The prior guidance with respect to withholding and reporting has essentially been extended for 2007 and 2008. Thus, for those years, in general:

  • Reporting of amounts deferred is not required.
  • Amounts includible in income that involve a violation of Section 409A are reportable as wages on the employee’s W-2 in box 1 and in box 12, using code Z. This coding serves to inform the IRS that a violation of Section 409A has occurred. Such amounts are subject to withholding, generally as supplemental wages. The employer is not required to withhold the additional 20 percent or interest imposed by Section 409A. Therefore, employees who incur these additional taxes may need to make estimated tax payments.
  • Deferred compensation that is includible in income that does not involve a violation of Section 409A is subject to the generally applicable reporting and withholding rules.

What Do I Do if I Have Already Amended All My Plans To Comply with the Final Regulations?

These plans should already be in compliance. However, you may wish to consider whether to take advantage of certain aspects of the new transition relief, as described above. For example, you may wish to consider whether to further change the time and form of payment of already deferred amounts. As noted above, for payments otherwise payable in 2008 or if payments are to be accelerated into 2008, this needs to be done before the end of this year. For payments otherwise payable in 2009 or to accelerate payments into 2009, this needs to be done before the end of 2008.

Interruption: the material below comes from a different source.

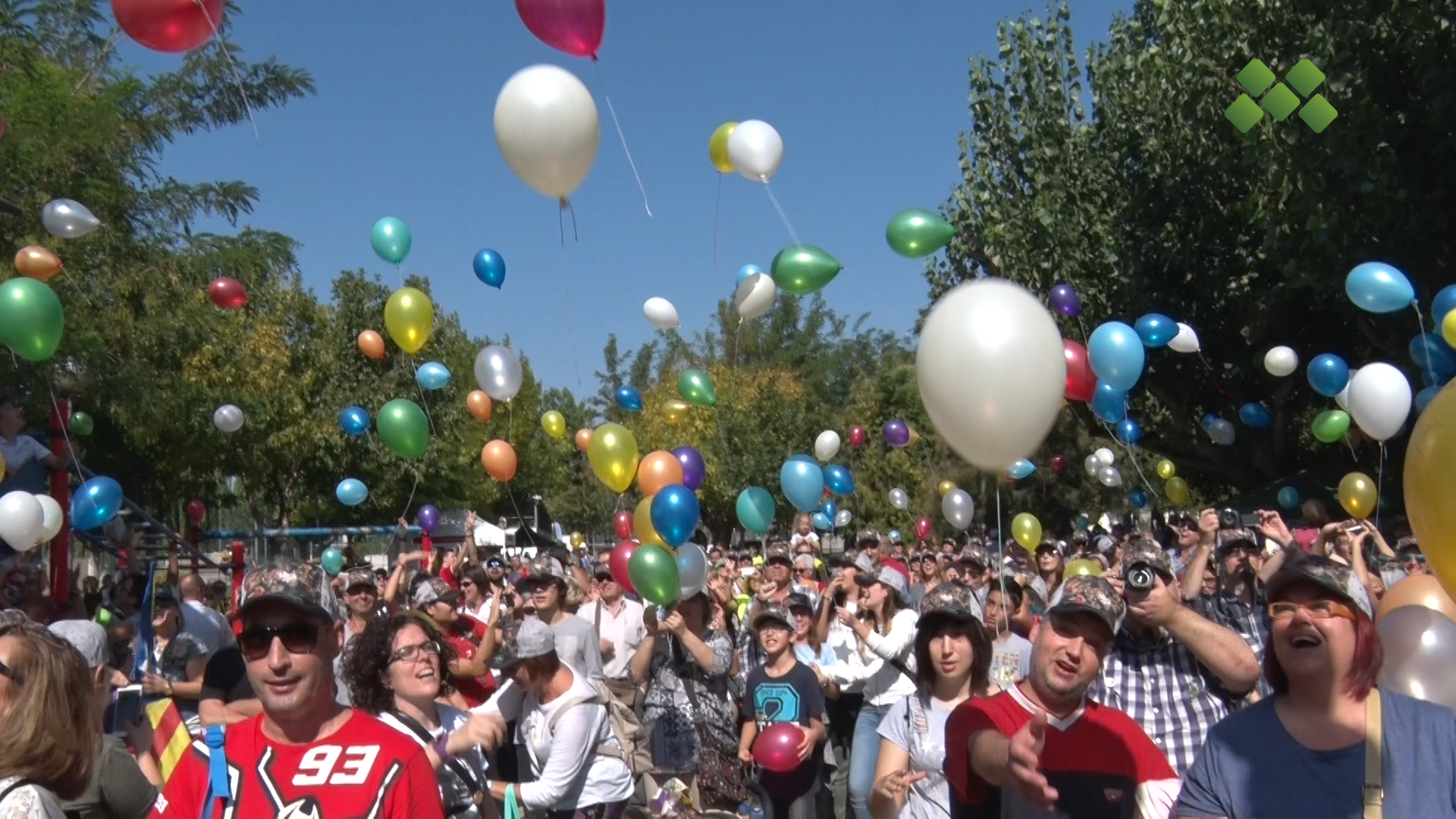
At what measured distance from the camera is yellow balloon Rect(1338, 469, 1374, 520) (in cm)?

In addition, it is possible that, before the end of 2008, Treasury will provide additional planning opportunities. We will continue to monitor developments in the event there are such changes.

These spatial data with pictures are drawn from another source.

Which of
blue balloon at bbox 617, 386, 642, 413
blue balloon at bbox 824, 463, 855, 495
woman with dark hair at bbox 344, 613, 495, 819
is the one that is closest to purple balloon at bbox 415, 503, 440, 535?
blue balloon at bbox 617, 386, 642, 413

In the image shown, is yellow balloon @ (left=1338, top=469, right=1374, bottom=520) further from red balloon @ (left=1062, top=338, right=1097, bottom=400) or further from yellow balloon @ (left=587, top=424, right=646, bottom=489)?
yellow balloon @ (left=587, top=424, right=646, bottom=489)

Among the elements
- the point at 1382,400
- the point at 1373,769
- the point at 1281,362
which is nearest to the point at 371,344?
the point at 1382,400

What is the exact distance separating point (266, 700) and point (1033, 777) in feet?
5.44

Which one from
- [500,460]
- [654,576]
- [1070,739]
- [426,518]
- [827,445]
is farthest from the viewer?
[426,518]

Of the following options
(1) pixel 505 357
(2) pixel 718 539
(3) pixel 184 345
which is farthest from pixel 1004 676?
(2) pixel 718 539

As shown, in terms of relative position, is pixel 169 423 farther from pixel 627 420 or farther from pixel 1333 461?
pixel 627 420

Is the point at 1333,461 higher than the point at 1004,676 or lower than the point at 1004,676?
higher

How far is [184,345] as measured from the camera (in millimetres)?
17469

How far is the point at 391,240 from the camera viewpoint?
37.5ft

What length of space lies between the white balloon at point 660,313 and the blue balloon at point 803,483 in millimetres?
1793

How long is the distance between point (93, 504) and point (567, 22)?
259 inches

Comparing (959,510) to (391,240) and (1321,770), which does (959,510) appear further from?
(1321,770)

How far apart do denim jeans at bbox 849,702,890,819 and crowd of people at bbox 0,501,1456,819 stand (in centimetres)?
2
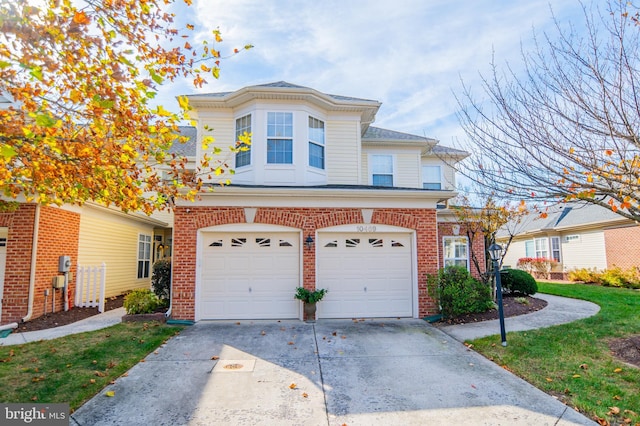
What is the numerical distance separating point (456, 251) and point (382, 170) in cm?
445

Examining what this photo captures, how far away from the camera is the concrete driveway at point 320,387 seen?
4562mm

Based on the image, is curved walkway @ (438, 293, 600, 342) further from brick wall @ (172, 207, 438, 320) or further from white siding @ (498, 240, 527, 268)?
white siding @ (498, 240, 527, 268)

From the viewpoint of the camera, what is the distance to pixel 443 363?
6.48 metres

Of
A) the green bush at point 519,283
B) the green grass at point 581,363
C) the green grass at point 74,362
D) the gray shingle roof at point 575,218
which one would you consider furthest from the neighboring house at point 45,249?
the gray shingle roof at point 575,218

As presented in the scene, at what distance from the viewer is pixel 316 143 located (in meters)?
12.3

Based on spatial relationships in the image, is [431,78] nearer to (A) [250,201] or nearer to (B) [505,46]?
(B) [505,46]

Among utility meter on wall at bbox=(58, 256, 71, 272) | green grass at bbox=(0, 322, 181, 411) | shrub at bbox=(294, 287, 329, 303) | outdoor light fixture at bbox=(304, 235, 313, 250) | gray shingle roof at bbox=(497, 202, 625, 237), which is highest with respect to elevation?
gray shingle roof at bbox=(497, 202, 625, 237)

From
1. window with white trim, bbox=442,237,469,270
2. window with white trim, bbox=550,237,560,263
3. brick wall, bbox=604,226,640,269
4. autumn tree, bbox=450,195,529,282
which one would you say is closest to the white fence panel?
autumn tree, bbox=450,195,529,282

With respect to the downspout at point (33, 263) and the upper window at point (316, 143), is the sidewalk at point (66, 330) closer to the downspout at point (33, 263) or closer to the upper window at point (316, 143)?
the downspout at point (33, 263)

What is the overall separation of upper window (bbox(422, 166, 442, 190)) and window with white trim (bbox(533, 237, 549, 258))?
10.6 meters

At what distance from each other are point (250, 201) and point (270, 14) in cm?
452

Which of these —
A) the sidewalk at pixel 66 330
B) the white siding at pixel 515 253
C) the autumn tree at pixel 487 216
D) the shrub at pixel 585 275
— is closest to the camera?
the sidewalk at pixel 66 330

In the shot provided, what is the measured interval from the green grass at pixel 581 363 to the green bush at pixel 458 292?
1.59m

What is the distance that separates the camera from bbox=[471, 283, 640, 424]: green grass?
4.87 m
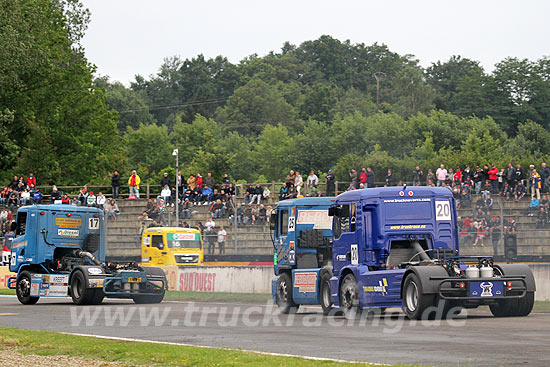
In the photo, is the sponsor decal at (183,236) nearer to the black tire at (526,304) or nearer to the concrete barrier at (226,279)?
the concrete barrier at (226,279)

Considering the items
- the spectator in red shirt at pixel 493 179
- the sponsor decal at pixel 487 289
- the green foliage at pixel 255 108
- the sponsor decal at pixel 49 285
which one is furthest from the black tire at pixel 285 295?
the green foliage at pixel 255 108

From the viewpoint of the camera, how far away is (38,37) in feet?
232

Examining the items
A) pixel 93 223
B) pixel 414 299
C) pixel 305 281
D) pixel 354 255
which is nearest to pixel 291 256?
pixel 305 281

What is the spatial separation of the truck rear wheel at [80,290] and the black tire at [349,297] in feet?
27.4

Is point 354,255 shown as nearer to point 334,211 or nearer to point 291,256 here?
point 334,211

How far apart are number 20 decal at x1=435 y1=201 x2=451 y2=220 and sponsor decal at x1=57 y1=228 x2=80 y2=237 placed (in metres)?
12.3

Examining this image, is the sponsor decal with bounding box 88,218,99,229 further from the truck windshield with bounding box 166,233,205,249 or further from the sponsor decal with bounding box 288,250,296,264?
the truck windshield with bounding box 166,233,205,249

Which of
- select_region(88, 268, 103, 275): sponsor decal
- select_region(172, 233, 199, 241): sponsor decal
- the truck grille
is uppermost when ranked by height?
select_region(172, 233, 199, 241): sponsor decal

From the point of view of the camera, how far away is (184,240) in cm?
4156

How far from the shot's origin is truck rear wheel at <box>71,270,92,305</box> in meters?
26.4

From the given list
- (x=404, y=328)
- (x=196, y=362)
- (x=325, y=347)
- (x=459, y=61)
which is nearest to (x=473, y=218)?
(x=404, y=328)

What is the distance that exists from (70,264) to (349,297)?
35.6 ft

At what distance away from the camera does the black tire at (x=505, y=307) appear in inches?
779

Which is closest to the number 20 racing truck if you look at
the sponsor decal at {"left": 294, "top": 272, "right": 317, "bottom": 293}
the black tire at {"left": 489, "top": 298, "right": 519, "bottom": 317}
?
the sponsor decal at {"left": 294, "top": 272, "right": 317, "bottom": 293}
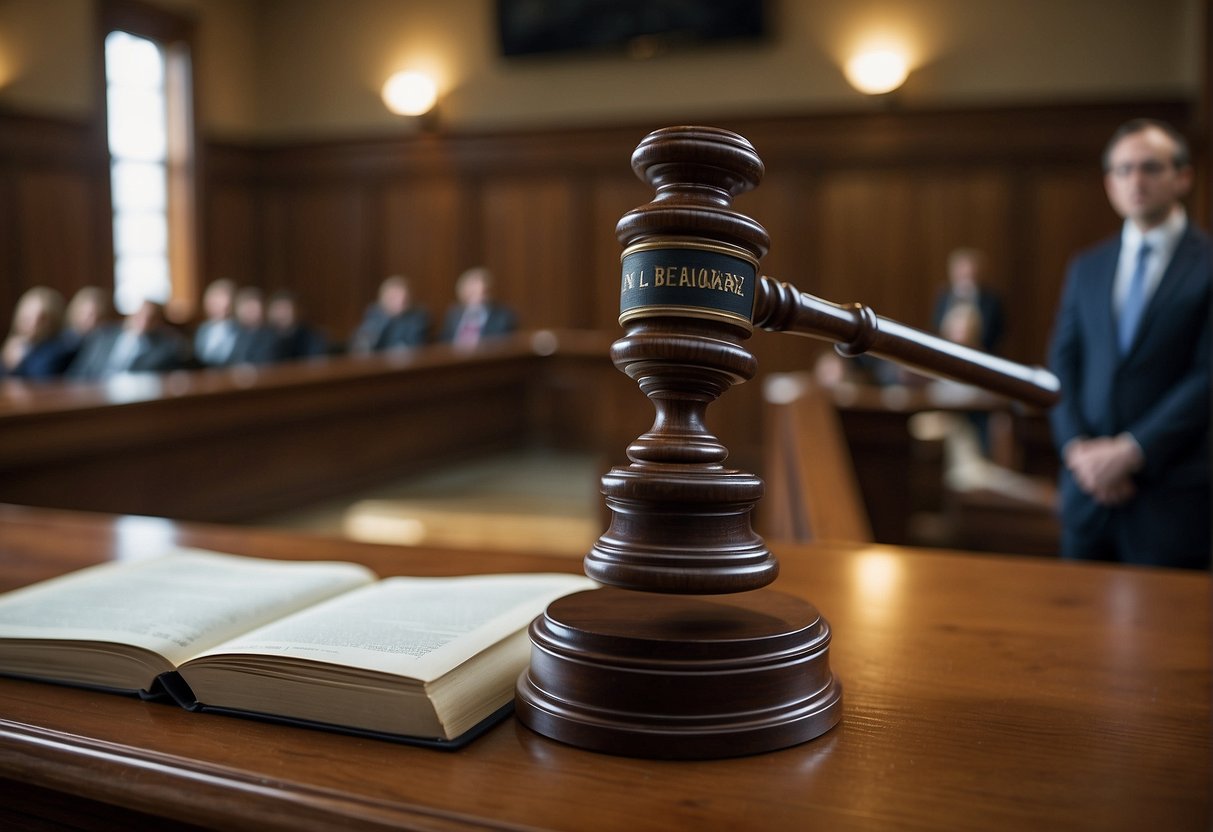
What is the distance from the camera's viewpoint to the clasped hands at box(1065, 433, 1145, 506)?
288 cm

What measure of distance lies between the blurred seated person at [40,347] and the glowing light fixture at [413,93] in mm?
5047

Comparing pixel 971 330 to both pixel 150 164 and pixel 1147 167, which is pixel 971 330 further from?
Answer: pixel 150 164

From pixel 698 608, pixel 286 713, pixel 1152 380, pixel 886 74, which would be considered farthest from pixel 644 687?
pixel 886 74

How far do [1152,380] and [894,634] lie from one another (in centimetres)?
221

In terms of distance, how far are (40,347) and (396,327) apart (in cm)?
373

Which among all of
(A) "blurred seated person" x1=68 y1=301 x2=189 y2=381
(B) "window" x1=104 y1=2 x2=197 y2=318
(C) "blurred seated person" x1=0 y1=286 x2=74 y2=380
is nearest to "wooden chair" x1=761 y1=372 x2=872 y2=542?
(A) "blurred seated person" x1=68 y1=301 x2=189 y2=381

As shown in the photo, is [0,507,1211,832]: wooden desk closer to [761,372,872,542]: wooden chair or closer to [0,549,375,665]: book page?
[0,549,375,665]: book page

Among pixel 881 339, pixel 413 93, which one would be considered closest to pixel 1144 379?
pixel 881 339

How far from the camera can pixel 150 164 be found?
12.4 metres

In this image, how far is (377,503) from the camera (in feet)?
23.5

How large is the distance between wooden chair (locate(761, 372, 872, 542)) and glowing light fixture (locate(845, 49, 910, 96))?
6.17 m

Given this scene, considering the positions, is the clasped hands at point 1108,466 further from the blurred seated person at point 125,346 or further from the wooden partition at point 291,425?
the blurred seated person at point 125,346

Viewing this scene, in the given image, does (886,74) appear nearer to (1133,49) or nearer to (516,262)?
(1133,49)

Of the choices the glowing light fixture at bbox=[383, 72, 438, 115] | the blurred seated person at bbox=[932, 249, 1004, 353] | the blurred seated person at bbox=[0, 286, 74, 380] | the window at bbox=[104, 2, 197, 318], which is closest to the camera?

What Do I Do if I Am in the Process of Making Plan Amendments, but the Amendments Have Not Yet Been Finally Adopted?

The delay provides additional time, as needed, to obtain final approval for plan amendments. For example, if amendments were final, subject to board approval, the board approval can be delayed until next year. This may be helpful if there are other urgent matters that need board attention before the end of the year.

In general, however, the efforts to amend plans to conform to the final regulations should continue with due speed, as plans need to be in good faith operational compliance now. Employers in this position may also wish to determine whether to take advantage of certain aspects of the delay as discussed under the previous question.

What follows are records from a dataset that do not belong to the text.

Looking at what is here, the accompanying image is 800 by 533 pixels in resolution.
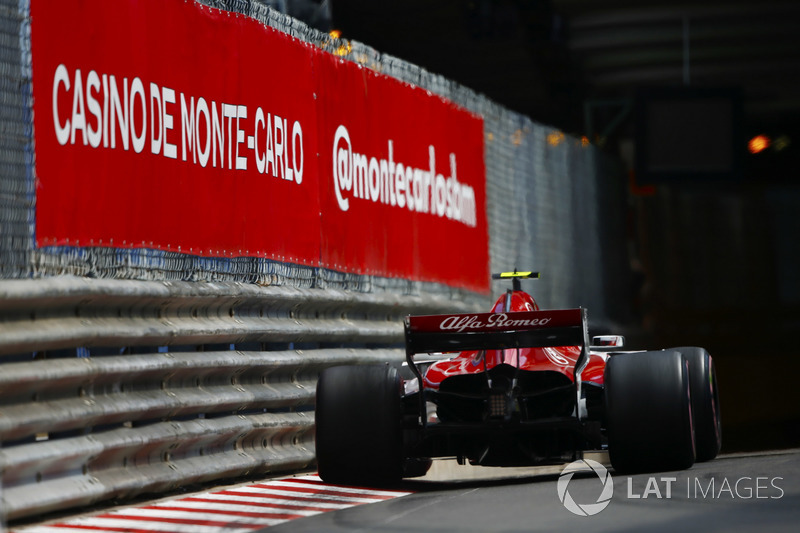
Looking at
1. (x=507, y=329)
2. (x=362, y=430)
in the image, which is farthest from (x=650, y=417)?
(x=362, y=430)

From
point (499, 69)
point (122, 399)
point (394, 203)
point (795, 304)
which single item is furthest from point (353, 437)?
point (795, 304)

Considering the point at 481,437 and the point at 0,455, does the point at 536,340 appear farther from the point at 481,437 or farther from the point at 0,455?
the point at 0,455

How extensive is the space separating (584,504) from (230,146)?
356 centimetres

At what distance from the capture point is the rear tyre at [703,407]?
9938 millimetres

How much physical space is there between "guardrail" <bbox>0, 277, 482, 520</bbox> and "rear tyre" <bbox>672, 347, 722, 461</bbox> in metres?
2.58

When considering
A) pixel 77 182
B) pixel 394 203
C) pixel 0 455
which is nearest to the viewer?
pixel 0 455

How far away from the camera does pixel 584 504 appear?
747cm

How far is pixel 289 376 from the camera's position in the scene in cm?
1034

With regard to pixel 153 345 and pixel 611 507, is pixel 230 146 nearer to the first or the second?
pixel 153 345

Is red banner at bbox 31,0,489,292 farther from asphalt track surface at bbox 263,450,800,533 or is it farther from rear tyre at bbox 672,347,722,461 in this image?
rear tyre at bbox 672,347,722,461

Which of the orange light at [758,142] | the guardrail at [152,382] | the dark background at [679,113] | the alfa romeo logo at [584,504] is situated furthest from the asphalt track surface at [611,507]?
the orange light at [758,142]

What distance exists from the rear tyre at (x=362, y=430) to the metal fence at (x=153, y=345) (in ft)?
1.98

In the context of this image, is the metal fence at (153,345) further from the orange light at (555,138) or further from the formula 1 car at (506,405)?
the orange light at (555,138)

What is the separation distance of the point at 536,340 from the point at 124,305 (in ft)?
8.01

What Do I Do if Not All Plans Have Been Amended for Compliance with the Final Regulations?

Especially for these plans, the delay provides needed relief. However, even with the delay, plans must be in good faith operational compliance with Section 409A now. Compliance with Section 409A involves not only technical compliance with the law, but also often involves choices about plan design. The amendment process also may take some time, as communication with employees and board action is typically required. Where individual agreements are involved, they typically require all parties to consent to any amendment. This may require reviews by several sets of advisors, which adds to the timeline for completion.

With limited exceptions, once a plan design decision is implemented the plan amendment ultimately must conform to the actual operation of the plan. This requires careful consideration of all operational decisions made prior to making formal amendments. If you have plans that are still in the initial stages of the amendment process, we recommend that you act as soon as possible.

Will There Be Any Relief if There Are Mistakes in Complying with these Complex Rules?

The IRS and Treasury continue to state that they will soon announce a limited voluntary correction program for violations of Section 409A. The guidance is expected to allow, without penalty, the correction of certain unintentional operational failures in the same taxable year in which the failure occurred. In other cases, the program may limit the amount included in income and subject to additional taxes under Section 409A.

While any such relief will be helpful, IRS officials have also cautioned that the relief is expected to apply in very limited circumstances. This underscores the need to continue efforts to ensure good faith compliance through 2008 and to have plan documents reflecting the final regulations as soon as possible.